In the event of a complaint, we may also receive Personal Information about you from other parties or from other users of this Services or third parties who may communicate information to us in relation to that complaint.
You do not have to provide your Personal Information to visit the Website; however, you do need to provide us with personal information to access and use various Services provided by Digital Wellness in their Weight Management Programs, such as to complete an initial health assessment, participate in the coaching sessions, subscribe to our newsletter or to participate in programs such as the CSIRO Total Wellbeing Diet, DNA Diet Plan or Clickfit.
From time to time, the Company may receive information relating to you that we have not requested (“Unsolicited Information”). In the event that the Company does receive Unsolicited Information, we will check whether it’s reasonably necessary for us to keep it. If it is, the Company will treat the Unsolicited Information in the same way as other information that we request you to provide to us. If the Company determines that it is not reasonably necessary for us to keep it, we will, as soon as practicable, destroy or de-identify the relevant Unsolicited Information.

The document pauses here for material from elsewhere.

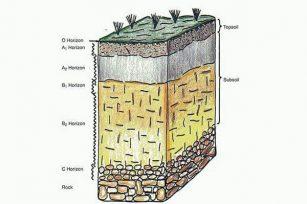 表土和底土与基岩之间有什么区别?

A cookie is a piece of data temporarily stored on the user's hard drive containing information about the user. The cookie helps the user to save time. For instance, by setting a cookie on this Website, the user would not have to log in a password more than once, thereby saving time while on this Website. Web browsers can be set to reject cookies. If a user rejects the cookie, they may still use this Website, but may not be able to take advantage of certain features.
Cookies help us evaluate your use of this Website, such as what kind of information you want to see and what kind you will never read. Cookie technology allows websites to ask for your registration and preference questions only once. The next time you return to this Website, you will not necessarily need to "sign in" again. Remember that cookies are "non-executable" pieces of code; that is, they are incapable of doing anything to your hard drive.
Cookies are easy to delete from your hard drive; talk to your systems administrator or your Internet provider for detailed instructions.
If you would like to opt out of third party cookies, please disable or delete the cookies in your browser or use the www.aboutads.info/choices service.
4. Kinds of personal information that the company holds about you
The Personal Information generally held by the Company includes your name, address, date of birth, contact details (including both or either postal and/or email addresses), marital status, employment status, occupation, records of correspondence and information relating to your use of the Services. Information that you provide in your initial health assessment may include sensitive Personal Information, such as information about your personal and family medical history and status, dietary requirements, previous illnesses or injuries or current or expected state of health (such as information about your height, weight and age). We may also collect sensitive Personal Information if you have a consultation with one of our allied health practitioners, for example, at the end of your treatment program so that a final report on your progress can be prepared. However, the Company will only hold this information if it has been collected with your express consent.
The Company will take reasonable steps to ensure that the Personal Information we hold about you is accurate, up to date and complete. However, if your contact details change, for example, please let us know so that we may update our records.
5. How the company holds your personal information
Depending on the circumstances, the Company may hold your Personal Information in either hard copy or electronic form, or both. Generally, a copy of all written correspondence is held in hard copy and the Company’s client database and email correspondence is held in electronic format.
The Company will take reasonable steps to destroy or de-identify your Personal Information once it is no longer needed, unless we are required by Australian law, or a court or tribunal order to retain it.
All Personal Information in electronic form is held on servers in Australia and USA depending on the location of the sale.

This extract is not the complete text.